Phospholipid binding assays

1. Centrifugation assay

Phospholipids and cholesterol (obtained from Avanti) were dissolved in chloroform:methanol (1:1; cholesterol and PIPs) or chloroform (PS, PI, PC, and PE), mixed in a `synaptic' composition (41% PC, 32% PE, 12% PS, 5% PI, and 10% cholesterol with or without additional PIP and PIP₂; phospholipid composition approximates that of synaptic vesicles^13–15), and dried under nitrogen. Lipids were resuspended by vortexing 175 mg lipid mixture for 20 min in 3.5 ml HEPES buffer (50 mM HEPES-NaOH pH 6.8, 0.1 M NaCl, and 4 mM EGTA) containing 0.5 M sucrose. Lipids were sonicated for 5 min in a bath sonicator (model G112SP1G; Laboratory Supply Co. Inc.), 14 ml HEPES buffer without sucrose were added, and liposomes were centrifuged at 100,000g for 30 min to separate heavy liposomes from free phospholipids. Liposomes were washed once, and repelleted (20,800g for 10 min). Binding assays were performed in 1 ml with 10 μg recombinant GST-fusion proteins (~0.125 μM) and 100 μg liposomes in HEPES buffer containing 2 mM MgCl₂ and various Ca²⁺-concentrations that result in the indicated free [Ca²⁺] as calculated with EqCal software (Biosoft, Ferguson, MI). Binding reactions were incubated 10 min at 30 °C with 800 rpm shaking, pelleted by centrifugation (20,800g for 10 min), and washed three times with 1 ml of the corresponding buffers. Final liposome pellets were dissolved in chloroform:methanol (1:2, v/v). Precipitated proteins were recovered by centrifugation (20,800g for 15 min), resuspended in 30 μl of 2× SDS sample buffer, and analyzed by SDS-PAGE and Coomassie Blue staining^2,16. Bound proteins were quantified analysis of scanned Coomassie-stained gels with the Image Quant program (version 5.2, Molecular Dynamics).

2. FRET assays

were performed essentially as described¹⁷ at room temperature in 0.5 ml of 20 ml HEPES-NaOH pH 7.2, 0.1 M NaCl, with 1 μM of Munc13-2 C₂B-domain protein and 30 μg/ml liposomes containing 41% PC, 22% PE, 10% dansyl-PE, 12% PS, 5% PI, 10% cholesterol, 0.5% PIP, and 0.1% PIP₂. Emission spectra (excitation: 282 nm) were first recorded without metal ions, then after addition of 2 mM MgCl₂, then after addition of 0.2 mM CaCl₂, and then after further addition of 1 mM EGTA.

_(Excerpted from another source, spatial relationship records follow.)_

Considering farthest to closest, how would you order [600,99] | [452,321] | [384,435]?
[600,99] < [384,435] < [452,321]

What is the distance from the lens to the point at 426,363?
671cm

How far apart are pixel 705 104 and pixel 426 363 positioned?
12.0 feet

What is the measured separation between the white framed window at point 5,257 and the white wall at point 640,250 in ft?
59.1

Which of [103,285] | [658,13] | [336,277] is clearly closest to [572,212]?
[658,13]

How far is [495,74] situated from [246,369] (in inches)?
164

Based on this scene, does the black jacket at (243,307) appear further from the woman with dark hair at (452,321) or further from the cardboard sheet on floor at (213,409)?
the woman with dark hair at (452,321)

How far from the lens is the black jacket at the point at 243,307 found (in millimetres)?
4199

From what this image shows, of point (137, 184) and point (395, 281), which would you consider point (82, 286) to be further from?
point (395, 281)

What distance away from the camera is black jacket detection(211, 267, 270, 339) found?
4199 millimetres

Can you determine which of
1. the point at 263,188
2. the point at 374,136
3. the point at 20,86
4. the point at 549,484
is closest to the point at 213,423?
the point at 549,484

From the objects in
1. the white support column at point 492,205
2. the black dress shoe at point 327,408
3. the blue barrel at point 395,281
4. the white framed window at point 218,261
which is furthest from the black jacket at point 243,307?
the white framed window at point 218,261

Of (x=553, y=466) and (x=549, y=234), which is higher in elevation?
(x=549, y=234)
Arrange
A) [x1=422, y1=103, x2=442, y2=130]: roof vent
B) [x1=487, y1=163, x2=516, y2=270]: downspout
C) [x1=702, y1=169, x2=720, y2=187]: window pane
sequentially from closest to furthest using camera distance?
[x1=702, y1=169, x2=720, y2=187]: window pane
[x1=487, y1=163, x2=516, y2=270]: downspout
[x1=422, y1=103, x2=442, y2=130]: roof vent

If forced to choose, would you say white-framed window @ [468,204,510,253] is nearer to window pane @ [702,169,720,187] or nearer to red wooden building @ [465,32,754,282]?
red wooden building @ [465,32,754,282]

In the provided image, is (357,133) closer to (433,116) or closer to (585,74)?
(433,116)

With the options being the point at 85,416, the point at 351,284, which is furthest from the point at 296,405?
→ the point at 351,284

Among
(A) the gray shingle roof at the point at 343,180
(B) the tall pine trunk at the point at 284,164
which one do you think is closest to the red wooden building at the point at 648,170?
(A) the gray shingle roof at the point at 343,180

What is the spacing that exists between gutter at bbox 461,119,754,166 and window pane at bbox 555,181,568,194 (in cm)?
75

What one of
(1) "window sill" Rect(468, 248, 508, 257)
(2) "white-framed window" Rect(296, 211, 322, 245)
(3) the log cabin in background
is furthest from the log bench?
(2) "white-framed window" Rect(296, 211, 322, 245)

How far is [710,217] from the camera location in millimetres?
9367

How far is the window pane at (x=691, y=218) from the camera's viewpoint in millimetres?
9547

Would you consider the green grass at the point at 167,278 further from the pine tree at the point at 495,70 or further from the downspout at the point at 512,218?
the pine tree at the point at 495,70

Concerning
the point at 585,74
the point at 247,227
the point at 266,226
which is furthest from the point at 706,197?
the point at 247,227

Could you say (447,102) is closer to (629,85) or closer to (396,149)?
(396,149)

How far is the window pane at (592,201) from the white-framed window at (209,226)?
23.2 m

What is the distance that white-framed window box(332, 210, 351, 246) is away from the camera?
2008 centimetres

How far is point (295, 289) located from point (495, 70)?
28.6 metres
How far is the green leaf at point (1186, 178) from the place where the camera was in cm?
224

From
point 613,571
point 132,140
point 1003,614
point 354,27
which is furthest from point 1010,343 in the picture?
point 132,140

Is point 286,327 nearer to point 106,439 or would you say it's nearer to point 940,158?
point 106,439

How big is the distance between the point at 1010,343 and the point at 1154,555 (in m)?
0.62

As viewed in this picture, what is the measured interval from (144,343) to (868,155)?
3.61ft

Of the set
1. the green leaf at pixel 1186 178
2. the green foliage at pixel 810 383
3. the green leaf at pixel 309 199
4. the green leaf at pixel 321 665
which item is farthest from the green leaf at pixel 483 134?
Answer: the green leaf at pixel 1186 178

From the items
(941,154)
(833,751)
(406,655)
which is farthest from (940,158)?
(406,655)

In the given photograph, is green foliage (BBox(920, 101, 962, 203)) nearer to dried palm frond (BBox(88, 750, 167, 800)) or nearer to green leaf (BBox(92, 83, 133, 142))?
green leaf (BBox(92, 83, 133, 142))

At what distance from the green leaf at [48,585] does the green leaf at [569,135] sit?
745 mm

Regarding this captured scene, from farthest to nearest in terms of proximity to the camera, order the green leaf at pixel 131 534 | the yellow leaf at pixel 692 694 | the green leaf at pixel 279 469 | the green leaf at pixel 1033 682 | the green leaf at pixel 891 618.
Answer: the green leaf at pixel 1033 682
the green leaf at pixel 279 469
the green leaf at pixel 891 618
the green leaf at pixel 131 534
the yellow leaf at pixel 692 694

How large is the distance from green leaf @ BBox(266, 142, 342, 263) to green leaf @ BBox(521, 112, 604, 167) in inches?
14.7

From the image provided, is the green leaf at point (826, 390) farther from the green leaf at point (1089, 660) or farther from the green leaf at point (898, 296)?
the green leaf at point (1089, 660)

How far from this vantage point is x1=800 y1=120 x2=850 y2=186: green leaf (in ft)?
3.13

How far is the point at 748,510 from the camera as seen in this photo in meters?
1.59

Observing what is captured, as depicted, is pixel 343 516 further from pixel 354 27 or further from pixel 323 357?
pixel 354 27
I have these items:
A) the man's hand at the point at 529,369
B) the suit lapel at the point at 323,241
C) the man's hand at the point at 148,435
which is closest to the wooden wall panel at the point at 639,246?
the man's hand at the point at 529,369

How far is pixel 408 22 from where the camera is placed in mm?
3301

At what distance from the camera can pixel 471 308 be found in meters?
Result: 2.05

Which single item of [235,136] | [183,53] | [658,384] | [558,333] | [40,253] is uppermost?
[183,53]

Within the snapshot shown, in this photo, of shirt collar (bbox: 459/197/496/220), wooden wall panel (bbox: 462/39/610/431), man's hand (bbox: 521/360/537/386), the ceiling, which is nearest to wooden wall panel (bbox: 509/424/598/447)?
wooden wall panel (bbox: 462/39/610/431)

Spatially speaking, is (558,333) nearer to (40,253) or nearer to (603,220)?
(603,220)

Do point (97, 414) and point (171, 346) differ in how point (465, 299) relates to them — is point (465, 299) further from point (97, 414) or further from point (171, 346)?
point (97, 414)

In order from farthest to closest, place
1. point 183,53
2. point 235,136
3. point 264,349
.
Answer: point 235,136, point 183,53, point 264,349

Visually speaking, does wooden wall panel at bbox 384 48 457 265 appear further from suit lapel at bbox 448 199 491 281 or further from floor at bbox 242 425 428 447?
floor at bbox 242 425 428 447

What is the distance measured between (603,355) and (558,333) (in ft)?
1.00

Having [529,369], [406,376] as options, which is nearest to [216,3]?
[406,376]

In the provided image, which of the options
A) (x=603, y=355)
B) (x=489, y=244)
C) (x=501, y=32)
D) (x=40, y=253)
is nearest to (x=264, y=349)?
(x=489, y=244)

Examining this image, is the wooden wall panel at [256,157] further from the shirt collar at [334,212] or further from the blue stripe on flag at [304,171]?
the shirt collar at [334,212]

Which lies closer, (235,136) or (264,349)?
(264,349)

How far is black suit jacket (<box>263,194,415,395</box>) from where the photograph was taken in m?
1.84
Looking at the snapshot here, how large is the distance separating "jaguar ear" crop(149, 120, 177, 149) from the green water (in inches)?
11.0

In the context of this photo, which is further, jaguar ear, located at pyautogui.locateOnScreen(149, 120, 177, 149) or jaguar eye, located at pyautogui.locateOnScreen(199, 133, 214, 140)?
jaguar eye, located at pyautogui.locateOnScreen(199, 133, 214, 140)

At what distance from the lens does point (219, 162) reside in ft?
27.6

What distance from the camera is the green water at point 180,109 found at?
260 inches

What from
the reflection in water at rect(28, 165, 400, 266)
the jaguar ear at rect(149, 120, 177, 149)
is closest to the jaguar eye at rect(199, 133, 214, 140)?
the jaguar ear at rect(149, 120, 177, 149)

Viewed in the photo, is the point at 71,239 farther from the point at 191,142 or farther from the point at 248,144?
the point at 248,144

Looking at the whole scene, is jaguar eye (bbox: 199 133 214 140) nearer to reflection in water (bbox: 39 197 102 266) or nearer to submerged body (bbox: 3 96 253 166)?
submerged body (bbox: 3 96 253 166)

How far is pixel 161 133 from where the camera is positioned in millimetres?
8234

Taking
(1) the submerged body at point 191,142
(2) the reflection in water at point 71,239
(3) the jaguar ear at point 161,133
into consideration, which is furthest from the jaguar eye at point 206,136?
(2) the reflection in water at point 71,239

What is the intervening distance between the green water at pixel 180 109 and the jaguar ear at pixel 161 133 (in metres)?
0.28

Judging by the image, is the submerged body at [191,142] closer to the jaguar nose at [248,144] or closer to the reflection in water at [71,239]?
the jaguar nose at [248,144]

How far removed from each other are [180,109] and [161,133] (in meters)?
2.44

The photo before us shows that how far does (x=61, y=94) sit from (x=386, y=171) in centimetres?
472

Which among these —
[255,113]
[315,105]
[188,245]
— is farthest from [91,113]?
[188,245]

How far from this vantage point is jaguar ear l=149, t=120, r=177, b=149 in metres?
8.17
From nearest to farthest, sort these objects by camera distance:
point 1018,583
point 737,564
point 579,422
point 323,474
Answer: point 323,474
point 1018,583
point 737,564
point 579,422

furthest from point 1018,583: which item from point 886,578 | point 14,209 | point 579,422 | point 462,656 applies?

GST pulldowns were performed as described². One unstripped rat brain (~1.5 g/brain; Pel-Freez Biologicals, Rogers, Arkansas) was homogenized with a tissue homogenizer (Thomas Scientific, Philadelphia, Pennsylvania) in 30 ml HEPES buffer containing 1 mM DTT, 1 mM PMSF, 5 μg/ml leupeptin, and 2 μg/ml aprotinin. 1% Triton X-100 was added, proteins were extracted for 1 hr at 4 °C with rotation, insoluble proteins were removed by centrifugation (100,000g for 1 hr), and the supernatant was used for pulldowns using 30 μg GST-Munc13 C₂B-domain proteins attached to glutathione-Sepharose, and 0.5 ml rat brain lysate. Pulldown reactions (1 ml volume) in HEPES buffer containing 2 mM MgCl₂ and 0.5% Triton X-100 were incubated 1.5 hr at 4 °C with rotation, washed six times with corresponding buffer, and bound proteins were analyzed by SDS-PAGE and immunoblotting.

Electrophysiology

Microdot neuronal cultures were prepared and electrophopysiological analyses were performed at 22–25 °C as described^18–20,74. Currents were recorded using an Axopatch 200B amplifier (Molecular Devices). Series resistance was within 10 MΩ and was electronically compensated at least 70%. Data were analyzed using AXOGRAPH software (version 4.9, Molcular Devices). For analyses of Syt-1 KO mice, primary cortical neurons from Syt-1 KO and littermate wild-type control mice were cultured in Modified Eagle Medium (MEM, Gibco) supplemented with B27 (Gibco), glucose, transferrin, fetal bovine serum, and Ara-C (Sigma)⁷⁴. To monitor synaptic responses, whole-cell patch-clamp recordings were made with neurons at 14–16 days in vitro. Synaptic responses were triggered by a 1 ms current pulse (900 μA) through a local extracellular electrode (FHC, Inc.), and recorded in whole-cell voltage-clamp mode using a Multiclamp 700B amplifier (Axon Instruments, Inc.)⁷⁴. Data were analyzed using Clampfit 9.02 (Axon Instruments, Inc) or Igor 4.0 (Wavemetrics).

Statistical analyses were performed using paired Student's t-test or ANOVA.